_Work item 1_
Answer these questions from the passage on sales tax and the Wayfair decision, one per line.
(a) What post does Scott Peterson hold at Avalara Inc.?
(b) Who was the Forbes reporter Peterson spoke with in 2023?
(c) How large a price disadvantage had Main Street merchants in Mississippi faced against out-of-state online retailers?
_Work item 2_
Quote the passage on sales tax and the Wayfair decision word for word, beginning at the words that contain "In that 2018" and stopping after "out-of-state online retailers.".

_Extract to read_
::::
In a Forbes interview last year, one expert gave what I thought was a remarkably lucid explanation. Scott Peterson is the vice president of U.S. tax policy and government relations for Avalara Inc. Before that post, Peterson was director of the South Dakota sales tax division and later became the first executive director of the Streamlined Sales Tax Governing Board.

In 2023, Peterson told Forbes’ reporter Andrea Muse: “I would say that after five years that the states were right, that there were a lot of sales being made in the state for which there was no tax being collected. And all the arguments over the years that this is a $10 billion, a $15 billion, a $25 billion issue — the high numbers have all been proven right. And the business community was right as well. If you don’t make changes in the way tax is administered, you just expand the complexity.

“I tell people that Wayfair didn’t make sales tax complicated. Wayfair just exposed everybody to all the complexity that was already there.”

In that 2018 5-4 Supreme Court decision that strangely crossed traditional judicial ideological lines, the Supreme Court brought online sales and use tax law fairness to mom-and-pop merchants on Main Street who had long been at a 7-percent price disadvantage in Mississippi in competition with out-of-state online retailers.
::::
_Extracted material_
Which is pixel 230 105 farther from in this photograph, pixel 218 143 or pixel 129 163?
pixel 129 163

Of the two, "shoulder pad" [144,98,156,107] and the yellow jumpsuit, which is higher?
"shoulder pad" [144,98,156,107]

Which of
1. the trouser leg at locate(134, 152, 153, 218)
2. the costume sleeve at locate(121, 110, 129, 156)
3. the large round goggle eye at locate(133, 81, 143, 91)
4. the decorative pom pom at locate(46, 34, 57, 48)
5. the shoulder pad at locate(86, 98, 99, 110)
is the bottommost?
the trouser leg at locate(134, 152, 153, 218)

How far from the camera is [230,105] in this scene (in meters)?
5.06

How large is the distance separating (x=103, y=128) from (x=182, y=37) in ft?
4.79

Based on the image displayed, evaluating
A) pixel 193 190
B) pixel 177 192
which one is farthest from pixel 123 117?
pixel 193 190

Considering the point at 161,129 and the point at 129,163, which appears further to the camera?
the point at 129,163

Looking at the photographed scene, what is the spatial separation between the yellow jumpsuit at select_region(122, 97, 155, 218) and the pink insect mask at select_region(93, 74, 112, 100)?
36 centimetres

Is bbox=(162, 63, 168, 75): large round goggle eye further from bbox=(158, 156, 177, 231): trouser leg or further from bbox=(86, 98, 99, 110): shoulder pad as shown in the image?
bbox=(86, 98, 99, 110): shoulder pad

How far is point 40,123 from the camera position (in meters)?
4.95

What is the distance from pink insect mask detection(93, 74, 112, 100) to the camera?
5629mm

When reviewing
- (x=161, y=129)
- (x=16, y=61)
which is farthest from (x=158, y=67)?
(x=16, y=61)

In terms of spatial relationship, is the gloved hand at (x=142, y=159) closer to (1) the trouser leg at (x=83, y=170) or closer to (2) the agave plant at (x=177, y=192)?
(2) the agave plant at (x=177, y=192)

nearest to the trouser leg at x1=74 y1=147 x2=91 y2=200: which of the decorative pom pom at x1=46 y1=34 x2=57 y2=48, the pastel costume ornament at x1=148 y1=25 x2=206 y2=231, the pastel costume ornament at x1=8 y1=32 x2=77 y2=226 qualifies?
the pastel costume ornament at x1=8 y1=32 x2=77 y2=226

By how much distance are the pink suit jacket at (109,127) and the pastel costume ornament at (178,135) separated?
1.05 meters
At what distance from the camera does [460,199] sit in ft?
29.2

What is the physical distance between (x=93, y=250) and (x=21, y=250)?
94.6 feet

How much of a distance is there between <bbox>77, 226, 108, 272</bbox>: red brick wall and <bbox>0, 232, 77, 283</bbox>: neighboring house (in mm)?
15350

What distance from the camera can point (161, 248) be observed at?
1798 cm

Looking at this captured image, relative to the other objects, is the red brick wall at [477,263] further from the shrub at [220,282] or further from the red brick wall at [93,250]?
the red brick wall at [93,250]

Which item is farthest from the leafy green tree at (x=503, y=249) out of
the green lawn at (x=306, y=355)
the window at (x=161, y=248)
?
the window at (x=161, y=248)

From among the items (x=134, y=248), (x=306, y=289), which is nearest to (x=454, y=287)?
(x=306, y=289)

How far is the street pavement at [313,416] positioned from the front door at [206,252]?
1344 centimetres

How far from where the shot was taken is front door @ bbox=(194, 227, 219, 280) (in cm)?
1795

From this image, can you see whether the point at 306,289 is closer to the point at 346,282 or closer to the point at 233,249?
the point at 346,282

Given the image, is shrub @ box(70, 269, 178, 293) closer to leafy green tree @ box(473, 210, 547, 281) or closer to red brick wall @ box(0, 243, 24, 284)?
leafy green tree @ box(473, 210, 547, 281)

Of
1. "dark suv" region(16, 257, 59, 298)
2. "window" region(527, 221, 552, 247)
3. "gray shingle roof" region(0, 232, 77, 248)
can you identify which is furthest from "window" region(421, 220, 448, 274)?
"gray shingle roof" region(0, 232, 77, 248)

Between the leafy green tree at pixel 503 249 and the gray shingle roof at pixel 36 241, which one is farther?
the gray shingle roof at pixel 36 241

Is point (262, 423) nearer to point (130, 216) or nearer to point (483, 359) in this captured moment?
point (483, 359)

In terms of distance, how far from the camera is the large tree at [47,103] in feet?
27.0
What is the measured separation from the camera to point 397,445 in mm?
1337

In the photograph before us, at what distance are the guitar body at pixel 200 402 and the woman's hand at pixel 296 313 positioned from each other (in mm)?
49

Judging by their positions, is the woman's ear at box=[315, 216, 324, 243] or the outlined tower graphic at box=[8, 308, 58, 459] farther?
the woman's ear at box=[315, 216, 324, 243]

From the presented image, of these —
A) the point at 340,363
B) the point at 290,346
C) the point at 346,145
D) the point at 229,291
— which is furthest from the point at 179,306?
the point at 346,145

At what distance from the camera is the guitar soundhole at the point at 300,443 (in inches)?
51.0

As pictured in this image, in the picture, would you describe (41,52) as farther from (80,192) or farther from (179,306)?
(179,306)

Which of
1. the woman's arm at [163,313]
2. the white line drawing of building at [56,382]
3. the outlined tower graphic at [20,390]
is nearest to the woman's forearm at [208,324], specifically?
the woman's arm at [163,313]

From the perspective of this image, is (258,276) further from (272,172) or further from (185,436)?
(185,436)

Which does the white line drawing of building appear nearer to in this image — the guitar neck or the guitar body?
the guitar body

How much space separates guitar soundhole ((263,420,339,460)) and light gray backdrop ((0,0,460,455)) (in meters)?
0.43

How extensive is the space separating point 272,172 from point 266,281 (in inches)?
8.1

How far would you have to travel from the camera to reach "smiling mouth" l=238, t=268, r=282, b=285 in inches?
::::
_Task response 1_
(a) Vice president of U.S. tax policy and government relations
(b) Andrea Muse
(c) 7 percent

_Task response 2_
In that 2018 5-4 Supreme Court decision that strangely crossed traditional judicial ideological lines, the Supreme Court brought online sales and use tax law fairness to mom-and-pop merchants on Main Street who had long been at a 7-percent price disadvantage in Mississippi in competition with out-of-state online retailers.